• [REQUESTS]
• A. Reproduce the part of the passage on prosecuting company directors between "Whilst the prosecuting" and "prosecutions will result.", inclusive.
• B. In the records, rewrite the lines from the one holding "Which of point" through the end of the records, both ends included, keeping the requests. In the answers only, multiply every number (coordinates and distances) by 2.35 and round each to as many decimals as it had, with halves rounded up. Give only those lines.

Whilst the prosecuting authorities dust off the charge book, the government also seem to be doing their bit to turn up the pressure on businesses to comply, by replacing the maximum penalty of a £5,000 fine with an unlimited fine. It remains to be seen, of course, whether any successful prosecutions will result.

The narrative which is reflected in much of the press coverage about these cases is that the directors never ‘wanted’ things to go wrong, to err is human and it is dangerous to rely on hindsight. This is reflected in the acquittal judgment in relation to City Link, which talks about the fact that directors do not come equipped with crystal balls.

• [EXTRACTED INFORMATION]

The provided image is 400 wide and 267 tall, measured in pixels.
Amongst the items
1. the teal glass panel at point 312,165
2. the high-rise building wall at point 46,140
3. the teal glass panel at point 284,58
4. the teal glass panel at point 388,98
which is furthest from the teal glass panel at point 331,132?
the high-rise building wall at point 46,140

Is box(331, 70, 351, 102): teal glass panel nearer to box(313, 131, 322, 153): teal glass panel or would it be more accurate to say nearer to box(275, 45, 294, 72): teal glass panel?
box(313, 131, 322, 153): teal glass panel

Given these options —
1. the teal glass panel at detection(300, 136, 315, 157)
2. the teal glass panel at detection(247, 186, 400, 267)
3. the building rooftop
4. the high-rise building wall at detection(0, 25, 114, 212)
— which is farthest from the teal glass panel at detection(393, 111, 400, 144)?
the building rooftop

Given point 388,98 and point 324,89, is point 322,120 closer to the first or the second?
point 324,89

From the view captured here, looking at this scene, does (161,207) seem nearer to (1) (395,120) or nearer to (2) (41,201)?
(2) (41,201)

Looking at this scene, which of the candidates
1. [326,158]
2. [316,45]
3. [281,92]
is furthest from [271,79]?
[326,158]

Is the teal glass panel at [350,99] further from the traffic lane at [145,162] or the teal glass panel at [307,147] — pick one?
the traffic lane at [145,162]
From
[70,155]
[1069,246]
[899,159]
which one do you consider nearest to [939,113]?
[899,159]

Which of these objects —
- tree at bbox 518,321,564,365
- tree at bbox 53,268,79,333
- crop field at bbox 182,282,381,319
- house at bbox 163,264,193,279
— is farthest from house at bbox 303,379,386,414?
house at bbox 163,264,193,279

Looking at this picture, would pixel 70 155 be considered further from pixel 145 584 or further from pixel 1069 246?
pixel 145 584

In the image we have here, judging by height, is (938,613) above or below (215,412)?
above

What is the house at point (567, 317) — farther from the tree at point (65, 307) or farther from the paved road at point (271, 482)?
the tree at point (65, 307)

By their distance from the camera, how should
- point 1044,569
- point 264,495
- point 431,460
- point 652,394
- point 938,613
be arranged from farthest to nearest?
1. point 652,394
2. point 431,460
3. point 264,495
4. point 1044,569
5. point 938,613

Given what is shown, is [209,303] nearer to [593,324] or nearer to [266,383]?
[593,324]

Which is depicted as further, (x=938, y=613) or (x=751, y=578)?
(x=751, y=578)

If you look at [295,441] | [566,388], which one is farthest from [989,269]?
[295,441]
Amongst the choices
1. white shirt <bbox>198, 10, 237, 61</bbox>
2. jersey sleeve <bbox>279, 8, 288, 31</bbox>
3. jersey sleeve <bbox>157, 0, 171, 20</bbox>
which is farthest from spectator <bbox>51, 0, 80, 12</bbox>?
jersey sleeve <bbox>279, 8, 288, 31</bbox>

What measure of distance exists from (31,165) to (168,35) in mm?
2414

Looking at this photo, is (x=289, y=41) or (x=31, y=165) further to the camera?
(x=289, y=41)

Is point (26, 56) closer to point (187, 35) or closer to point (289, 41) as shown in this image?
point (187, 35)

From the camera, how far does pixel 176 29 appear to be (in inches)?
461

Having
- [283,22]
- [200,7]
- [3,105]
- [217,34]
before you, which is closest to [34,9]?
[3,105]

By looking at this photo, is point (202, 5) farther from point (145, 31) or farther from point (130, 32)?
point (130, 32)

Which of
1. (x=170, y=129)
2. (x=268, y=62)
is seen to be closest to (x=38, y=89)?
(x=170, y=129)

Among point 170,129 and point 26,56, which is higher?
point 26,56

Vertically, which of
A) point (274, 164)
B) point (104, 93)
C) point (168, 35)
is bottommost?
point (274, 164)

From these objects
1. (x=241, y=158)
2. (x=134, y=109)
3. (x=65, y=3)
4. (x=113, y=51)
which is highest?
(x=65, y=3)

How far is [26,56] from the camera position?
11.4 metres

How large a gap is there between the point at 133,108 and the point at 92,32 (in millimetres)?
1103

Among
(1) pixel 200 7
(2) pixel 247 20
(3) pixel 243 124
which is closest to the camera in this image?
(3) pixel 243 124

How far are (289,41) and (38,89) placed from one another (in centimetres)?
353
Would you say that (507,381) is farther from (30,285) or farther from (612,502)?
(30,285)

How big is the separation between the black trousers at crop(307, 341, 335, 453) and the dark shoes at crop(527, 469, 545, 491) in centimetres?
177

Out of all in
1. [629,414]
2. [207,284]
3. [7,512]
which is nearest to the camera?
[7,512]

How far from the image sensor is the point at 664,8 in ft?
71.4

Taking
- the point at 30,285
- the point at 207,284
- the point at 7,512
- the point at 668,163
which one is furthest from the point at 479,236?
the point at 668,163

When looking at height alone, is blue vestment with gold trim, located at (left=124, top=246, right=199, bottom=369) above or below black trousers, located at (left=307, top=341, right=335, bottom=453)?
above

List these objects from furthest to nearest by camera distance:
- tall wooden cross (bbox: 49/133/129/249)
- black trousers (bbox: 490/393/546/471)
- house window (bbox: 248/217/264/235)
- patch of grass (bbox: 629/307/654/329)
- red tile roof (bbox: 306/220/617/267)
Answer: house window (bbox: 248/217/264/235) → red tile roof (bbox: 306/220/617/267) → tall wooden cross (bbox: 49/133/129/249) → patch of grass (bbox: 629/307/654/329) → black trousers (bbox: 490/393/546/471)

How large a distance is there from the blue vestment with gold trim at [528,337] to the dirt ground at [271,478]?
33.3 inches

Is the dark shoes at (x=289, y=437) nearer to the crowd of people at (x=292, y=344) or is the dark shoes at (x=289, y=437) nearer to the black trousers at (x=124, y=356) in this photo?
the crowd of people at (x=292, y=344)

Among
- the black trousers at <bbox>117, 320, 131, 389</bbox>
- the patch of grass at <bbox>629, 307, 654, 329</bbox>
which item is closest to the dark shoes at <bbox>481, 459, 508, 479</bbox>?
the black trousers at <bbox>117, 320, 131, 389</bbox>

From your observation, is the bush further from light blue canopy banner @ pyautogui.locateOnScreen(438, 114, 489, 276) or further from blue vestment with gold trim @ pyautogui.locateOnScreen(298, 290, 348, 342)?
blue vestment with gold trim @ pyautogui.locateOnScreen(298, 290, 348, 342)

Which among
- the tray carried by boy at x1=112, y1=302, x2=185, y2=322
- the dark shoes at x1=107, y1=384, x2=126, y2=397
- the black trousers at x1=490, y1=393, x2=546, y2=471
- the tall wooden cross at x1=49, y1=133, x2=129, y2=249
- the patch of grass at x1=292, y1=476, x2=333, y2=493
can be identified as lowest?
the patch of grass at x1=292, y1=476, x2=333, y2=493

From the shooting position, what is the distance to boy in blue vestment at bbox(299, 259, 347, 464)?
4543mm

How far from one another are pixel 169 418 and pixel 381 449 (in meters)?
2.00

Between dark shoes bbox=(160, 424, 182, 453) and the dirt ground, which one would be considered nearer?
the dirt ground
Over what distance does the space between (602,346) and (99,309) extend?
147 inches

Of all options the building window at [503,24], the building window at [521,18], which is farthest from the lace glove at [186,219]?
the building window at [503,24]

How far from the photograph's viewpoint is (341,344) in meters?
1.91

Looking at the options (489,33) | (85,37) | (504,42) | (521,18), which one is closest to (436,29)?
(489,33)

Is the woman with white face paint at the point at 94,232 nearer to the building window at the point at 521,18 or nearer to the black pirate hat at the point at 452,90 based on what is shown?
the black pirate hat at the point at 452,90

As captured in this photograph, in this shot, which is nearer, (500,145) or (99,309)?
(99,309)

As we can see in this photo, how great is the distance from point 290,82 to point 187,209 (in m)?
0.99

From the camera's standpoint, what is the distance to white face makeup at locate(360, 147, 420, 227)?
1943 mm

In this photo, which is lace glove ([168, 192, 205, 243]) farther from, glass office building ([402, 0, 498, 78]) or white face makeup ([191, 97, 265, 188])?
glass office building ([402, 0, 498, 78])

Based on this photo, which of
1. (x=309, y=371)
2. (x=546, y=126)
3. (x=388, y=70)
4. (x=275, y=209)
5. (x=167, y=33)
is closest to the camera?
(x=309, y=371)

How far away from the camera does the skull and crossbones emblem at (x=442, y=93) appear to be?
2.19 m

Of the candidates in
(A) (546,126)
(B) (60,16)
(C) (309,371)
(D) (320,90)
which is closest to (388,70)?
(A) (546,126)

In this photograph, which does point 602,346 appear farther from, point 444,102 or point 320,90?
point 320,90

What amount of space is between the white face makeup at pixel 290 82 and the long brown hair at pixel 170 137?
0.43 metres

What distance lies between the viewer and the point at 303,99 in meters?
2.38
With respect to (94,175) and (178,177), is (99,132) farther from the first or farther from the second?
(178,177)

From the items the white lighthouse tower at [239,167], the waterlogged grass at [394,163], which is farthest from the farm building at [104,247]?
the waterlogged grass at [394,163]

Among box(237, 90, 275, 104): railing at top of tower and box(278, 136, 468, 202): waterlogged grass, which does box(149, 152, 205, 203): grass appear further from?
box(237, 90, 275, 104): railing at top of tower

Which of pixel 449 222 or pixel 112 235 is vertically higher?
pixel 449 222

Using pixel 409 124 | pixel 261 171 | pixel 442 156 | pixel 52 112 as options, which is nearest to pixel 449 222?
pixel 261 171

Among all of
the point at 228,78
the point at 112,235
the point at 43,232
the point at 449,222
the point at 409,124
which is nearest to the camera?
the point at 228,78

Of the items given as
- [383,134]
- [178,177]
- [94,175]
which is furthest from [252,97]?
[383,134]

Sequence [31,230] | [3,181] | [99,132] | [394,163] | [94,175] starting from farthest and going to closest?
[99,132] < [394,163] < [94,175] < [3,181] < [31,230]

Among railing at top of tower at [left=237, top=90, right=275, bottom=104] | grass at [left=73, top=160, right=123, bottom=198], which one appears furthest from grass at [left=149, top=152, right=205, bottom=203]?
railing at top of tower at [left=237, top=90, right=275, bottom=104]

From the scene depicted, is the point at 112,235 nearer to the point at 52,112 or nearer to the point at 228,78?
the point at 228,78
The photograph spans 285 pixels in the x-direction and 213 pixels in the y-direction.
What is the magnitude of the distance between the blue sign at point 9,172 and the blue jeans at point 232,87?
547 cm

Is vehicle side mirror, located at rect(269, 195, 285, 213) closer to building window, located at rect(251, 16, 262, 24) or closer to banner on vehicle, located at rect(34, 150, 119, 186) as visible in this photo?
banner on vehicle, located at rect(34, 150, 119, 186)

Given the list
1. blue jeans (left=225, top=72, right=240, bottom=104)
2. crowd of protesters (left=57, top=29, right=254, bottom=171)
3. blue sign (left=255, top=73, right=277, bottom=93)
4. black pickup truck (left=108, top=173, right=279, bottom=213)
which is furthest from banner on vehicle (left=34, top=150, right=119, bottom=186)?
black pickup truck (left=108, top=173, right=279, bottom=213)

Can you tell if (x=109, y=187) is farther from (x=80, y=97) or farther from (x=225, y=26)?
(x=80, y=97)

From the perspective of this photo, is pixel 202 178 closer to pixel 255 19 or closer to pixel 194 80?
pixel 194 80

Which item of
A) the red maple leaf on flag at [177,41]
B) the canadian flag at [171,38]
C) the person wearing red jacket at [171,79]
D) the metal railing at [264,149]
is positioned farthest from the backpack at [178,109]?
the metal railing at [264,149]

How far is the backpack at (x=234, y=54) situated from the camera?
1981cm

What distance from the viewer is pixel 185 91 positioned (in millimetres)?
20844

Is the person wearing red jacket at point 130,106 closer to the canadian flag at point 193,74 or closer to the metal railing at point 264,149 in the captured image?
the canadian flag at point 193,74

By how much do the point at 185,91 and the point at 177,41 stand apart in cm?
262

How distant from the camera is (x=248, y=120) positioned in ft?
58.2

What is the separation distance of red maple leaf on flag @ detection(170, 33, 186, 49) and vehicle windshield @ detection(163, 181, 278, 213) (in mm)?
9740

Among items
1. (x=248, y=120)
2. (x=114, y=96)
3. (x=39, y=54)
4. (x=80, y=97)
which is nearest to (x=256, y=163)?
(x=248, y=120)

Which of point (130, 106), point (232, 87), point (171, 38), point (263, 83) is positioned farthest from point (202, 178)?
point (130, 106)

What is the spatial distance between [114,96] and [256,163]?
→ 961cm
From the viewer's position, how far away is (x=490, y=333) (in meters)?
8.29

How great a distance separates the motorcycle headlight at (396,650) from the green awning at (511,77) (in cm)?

• [FULL ANSWERS]
• A.
Whilst the prosecuting authorities dust off the charge book, the government also seem to be doing their bit to turn up the pressure on businesses to comply, by replacing the maximum penalty of a £5,000 fine with an unlimited fine. It remains to be seen, of course, whether any successful prosecutions will result.

• B.
Which of point (130, 106), point (232, 87), point (171, 38), point (263, 83) is positioned farthest from point (202, 178)?
point (306, 249)

What is the spatial distance between [114,96] and [256,163]?
→ 2258cm
From the viewer's position, how far away is (x=490, y=333) (in meters)?
19.48

How great a distance separates the motorcycle headlight at (396,650) from the green awning at (511,77) (in cm)?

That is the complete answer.